Problem to solve> Write out the listing below in full and exactly, leaving out every picture.

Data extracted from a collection

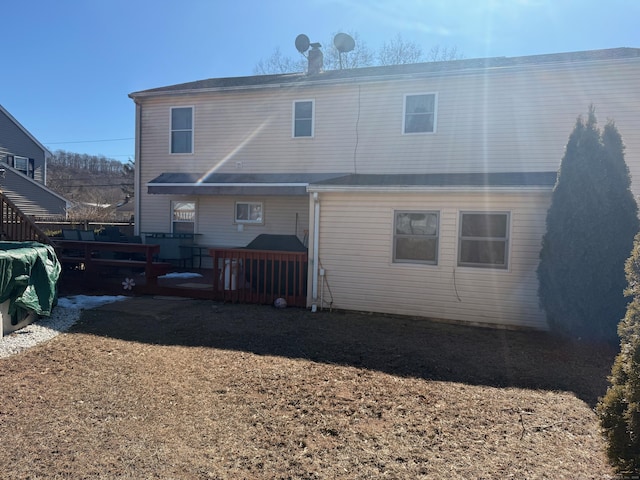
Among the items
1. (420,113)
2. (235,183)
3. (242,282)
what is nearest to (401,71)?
(420,113)

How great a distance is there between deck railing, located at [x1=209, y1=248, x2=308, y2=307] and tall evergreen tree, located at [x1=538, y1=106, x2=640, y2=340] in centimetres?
454

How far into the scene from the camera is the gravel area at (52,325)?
5.29 meters

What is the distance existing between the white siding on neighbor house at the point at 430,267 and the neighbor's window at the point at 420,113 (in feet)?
13.2

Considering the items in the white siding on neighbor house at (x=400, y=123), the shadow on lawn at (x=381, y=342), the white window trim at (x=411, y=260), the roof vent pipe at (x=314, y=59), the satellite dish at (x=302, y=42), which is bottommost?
the shadow on lawn at (x=381, y=342)

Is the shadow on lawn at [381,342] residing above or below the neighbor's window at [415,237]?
below

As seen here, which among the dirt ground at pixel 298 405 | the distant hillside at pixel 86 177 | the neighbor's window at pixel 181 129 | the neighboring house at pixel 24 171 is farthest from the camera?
the distant hillside at pixel 86 177

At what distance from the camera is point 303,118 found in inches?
460

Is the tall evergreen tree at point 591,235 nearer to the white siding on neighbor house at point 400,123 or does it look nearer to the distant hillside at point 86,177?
the white siding on neighbor house at point 400,123

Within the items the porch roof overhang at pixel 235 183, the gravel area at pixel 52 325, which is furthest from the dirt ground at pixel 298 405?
the porch roof overhang at pixel 235 183

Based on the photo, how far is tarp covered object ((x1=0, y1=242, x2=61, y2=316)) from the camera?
5621 mm

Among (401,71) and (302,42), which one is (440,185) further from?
(302,42)

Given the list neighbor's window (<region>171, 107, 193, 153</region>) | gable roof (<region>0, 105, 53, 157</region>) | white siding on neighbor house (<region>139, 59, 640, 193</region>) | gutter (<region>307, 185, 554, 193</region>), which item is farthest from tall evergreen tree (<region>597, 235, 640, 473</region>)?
gable roof (<region>0, 105, 53, 157</region>)

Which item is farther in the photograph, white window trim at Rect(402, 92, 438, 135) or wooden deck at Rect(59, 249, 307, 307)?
white window trim at Rect(402, 92, 438, 135)

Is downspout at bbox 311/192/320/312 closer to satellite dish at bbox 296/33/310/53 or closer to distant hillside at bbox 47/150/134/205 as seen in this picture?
satellite dish at bbox 296/33/310/53
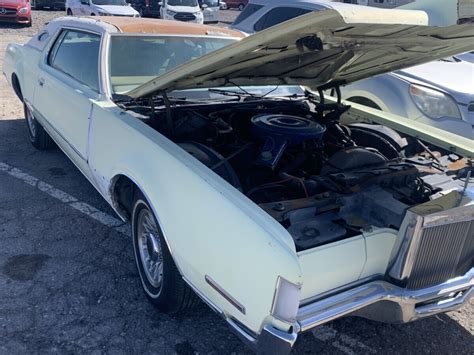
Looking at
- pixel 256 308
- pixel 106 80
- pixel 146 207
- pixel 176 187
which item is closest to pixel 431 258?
pixel 256 308

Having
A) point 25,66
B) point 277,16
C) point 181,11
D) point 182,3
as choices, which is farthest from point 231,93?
point 182,3

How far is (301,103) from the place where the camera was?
3795 millimetres

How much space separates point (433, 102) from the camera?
485cm

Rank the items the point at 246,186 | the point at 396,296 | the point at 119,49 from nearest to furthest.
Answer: the point at 396,296 → the point at 246,186 → the point at 119,49

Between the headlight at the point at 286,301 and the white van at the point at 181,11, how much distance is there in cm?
1477

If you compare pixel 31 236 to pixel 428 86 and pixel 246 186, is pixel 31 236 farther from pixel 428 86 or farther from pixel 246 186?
pixel 428 86

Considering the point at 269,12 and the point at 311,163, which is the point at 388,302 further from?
the point at 269,12

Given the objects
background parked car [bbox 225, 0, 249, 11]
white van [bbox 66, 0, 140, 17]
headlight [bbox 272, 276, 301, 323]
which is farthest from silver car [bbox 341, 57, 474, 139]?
background parked car [bbox 225, 0, 249, 11]

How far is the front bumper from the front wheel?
0.60m

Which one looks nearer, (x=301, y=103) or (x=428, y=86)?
(x=301, y=103)

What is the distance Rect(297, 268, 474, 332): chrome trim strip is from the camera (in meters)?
1.89

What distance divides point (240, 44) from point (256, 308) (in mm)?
1176

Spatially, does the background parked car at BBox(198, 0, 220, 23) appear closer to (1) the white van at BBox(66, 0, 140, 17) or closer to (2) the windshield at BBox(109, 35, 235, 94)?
(1) the white van at BBox(66, 0, 140, 17)

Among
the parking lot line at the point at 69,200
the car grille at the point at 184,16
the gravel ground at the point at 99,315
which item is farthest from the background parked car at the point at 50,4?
the gravel ground at the point at 99,315
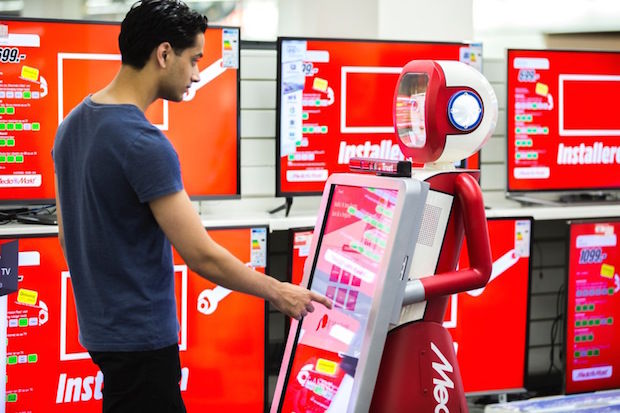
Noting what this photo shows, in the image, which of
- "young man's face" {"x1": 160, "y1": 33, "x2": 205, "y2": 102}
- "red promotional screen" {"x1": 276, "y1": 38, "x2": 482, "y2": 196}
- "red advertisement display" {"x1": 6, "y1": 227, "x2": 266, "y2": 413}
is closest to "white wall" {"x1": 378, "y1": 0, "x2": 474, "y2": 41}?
"red promotional screen" {"x1": 276, "y1": 38, "x2": 482, "y2": 196}

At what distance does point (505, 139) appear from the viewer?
12.8ft

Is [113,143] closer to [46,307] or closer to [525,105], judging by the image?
[46,307]

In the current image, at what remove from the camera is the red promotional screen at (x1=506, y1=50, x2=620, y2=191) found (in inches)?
150

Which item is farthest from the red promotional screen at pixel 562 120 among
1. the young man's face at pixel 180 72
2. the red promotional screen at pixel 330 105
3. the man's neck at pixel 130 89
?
the man's neck at pixel 130 89

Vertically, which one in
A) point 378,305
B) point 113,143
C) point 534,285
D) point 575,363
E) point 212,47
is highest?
point 212,47

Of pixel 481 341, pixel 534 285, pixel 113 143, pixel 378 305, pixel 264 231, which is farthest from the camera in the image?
pixel 534 285

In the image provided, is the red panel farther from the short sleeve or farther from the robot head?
the short sleeve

Task answer>
Among the items
1. (420,113)
2. (235,183)
3. (242,282)
what is nearest to (401,71)?
(420,113)

How great a distance is there between deck railing, located at [x1=209, y1=248, x2=308, y2=307] and tall evergreen tree, located at [x1=538, y1=106, x2=640, y2=340] in centimetres?
454

How far into the scene from the camera is the gravel area at (52,325)?
5.29 meters

What is the distance existing between the white siding on neighbor house at the point at 430,267 and the neighbor's window at the point at 420,113 (in feet)?
13.2

Considering the items in the white siding on neighbor house at (x=400, y=123), the shadow on lawn at (x=381, y=342), the white window trim at (x=411, y=260), the roof vent pipe at (x=314, y=59), the satellite dish at (x=302, y=42), which is bottommost?
the shadow on lawn at (x=381, y=342)

Is the shadow on lawn at [381,342] residing above or below the neighbor's window at [415,237]?
below

As seen here, which among the dirt ground at pixel 298 405 | the distant hillside at pixel 86 177 | the neighbor's window at pixel 181 129 | the neighboring house at pixel 24 171 is farthest from the camera?
the distant hillside at pixel 86 177

At what distance from the camera is point 303,118 found in inches?
460

Is the tall evergreen tree at point 591,235 nearer to the white siding on neighbor house at point 400,123 or does it look nearer to the distant hillside at point 86,177?
the white siding on neighbor house at point 400,123

Within the items the porch roof overhang at pixel 235 183, the gravel area at pixel 52 325, which is furthest from the dirt ground at pixel 298 405?
the porch roof overhang at pixel 235 183

Based on the photo, how far is tarp covered object ((x1=0, y1=242, x2=61, y2=316)) from the camera?
5621 mm

Among (401,71) and (302,42), which one is (440,185) further from?
(302,42)

Given the list neighbor's window (<region>171, 107, 193, 153</region>) | gable roof (<region>0, 105, 53, 157</region>) | white siding on neighbor house (<region>139, 59, 640, 193</region>) | gutter (<region>307, 185, 554, 193</region>), which item is farthest from tall evergreen tree (<region>597, 235, 640, 473</region>)?
gable roof (<region>0, 105, 53, 157</region>)

Which item is farther in the photograph, white window trim at Rect(402, 92, 438, 135) or wooden deck at Rect(59, 249, 307, 307)?
white window trim at Rect(402, 92, 438, 135)

Is downspout at bbox 311/192/320/312 closer to satellite dish at bbox 296/33/310/53 or closer to distant hillside at bbox 47/150/134/205 as seen in this picture?
satellite dish at bbox 296/33/310/53
Looking at
- pixel 256 308
- pixel 106 80
- pixel 146 207
- pixel 176 187
which item is closest to pixel 431 258?
pixel 256 308

Having
A) point 25,66
B) point 277,16
C) point 181,11
D) point 182,3
as choices, which is farthest from point 231,93?
point 182,3

How far is (301,103) from the place where the camera was?
3795 millimetres

How much space separates point (433, 102) from the camera?
485cm

Rank the items the point at 246,186 | the point at 396,296 | the point at 119,49 from nearest to furthest.
Answer: the point at 396,296 → the point at 246,186 → the point at 119,49

Between the headlight at the point at 286,301 and the white van at the point at 181,11, how much distance is there in cm?
1477

If you compare pixel 31 236 to pixel 428 86 and pixel 246 186, is pixel 31 236 farther from pixel 428 86 or farther from pixel 246 186?
pixel 428 86

Considering the point at 269,12 and the point at 311,163, which is the point at 388,302 further from?
the point at 269,12

Given the objects
background parked car [bbox 225, 0, 249, 11]
white van [bbox 66, 0, 140, 17]
headlight [bbox 272, 276, 301, 323]
which is farthest from silver car [bbox 341, 57, 474, 139]?
background parked car [bbox 225, 0, 249, 11]

How far is the front bumper from the front wheel?
0.60m

Which one looks nearer, (x=301, y=103) or (x=428, y=86)?
(x=301, y=103)

What is the distance Rect(297, 268, 474, 332): chrome trim strip is from the camera (in meters)?
1.89

What distance divides point (240, 44) from point (256, 308) (in mm)?
1176

Spatially, does the background parked car at BBox(198, 0, 220, 23) appear closer to (1) the white van at BBox(66, 0, 140, 17) or closer to (2) the windshield at BBox(109, 35, 235, 94)?
(1) the white van at BBox(66, 0, 140, 17)

Among
the parking lot line at the point at 69,200
the car grille at the point at 184,16
the gravel ground at the point at 99,315
which item is farthest from the background parked car at the point at 50,4?
the gravel ground at the point at 99,315
Noting what this photo shows, in the image, which of
- "young man's face" {"x1": 160, "y1": 33, "x2": 205, "y2": 102}
- "red promotional screen" {"x1": 276, "y1": 38, "x2": 482, "y2": 196}
- "red advertisement display" {"x1": 6, "y1": 227, "x2": 266, "y2": 413}
is closest to "white wall" {"x1": 378, "y1": 0, "x2": 474, "y2": 41}?
"red promotional screen" {"x1": 276, "y1": 38, "x2": 482, "y2": 196}

At what distance does point (505, 139) appear from the viewer?
12.8ft

Is [113,143] closer to [46,307] or closer to [525,105], judging by the image?
[46,307]

In the current image, at what remove from the camera is the red promotional screen at (x1=506, y1=50, x2=620, y2=191) found (in inches)?
150

Which item is farthest from the red promotional screen at pixel 562 120 among
1. the young man's face at pixel 180 72
2. the red promotional screen at pixel 330 105
3. the man's neck at pixel 130 89
?
the man's neck at pixel 130 89

Vertically, which one in
A) point 378,305
B) point 113,143
C) point 534,285
D) point 575,363
E) point 212,47
is highest?
point 212,47

Of pixel 481 341, pixel 534 285, pixel 113 143, pixel 378 305, pixel 264 231, which is farthest from the camera in the image?
pixel 534 285

In the image provided, is the red panel farther from the short sleeve or farther from the robot head?
the short sleeve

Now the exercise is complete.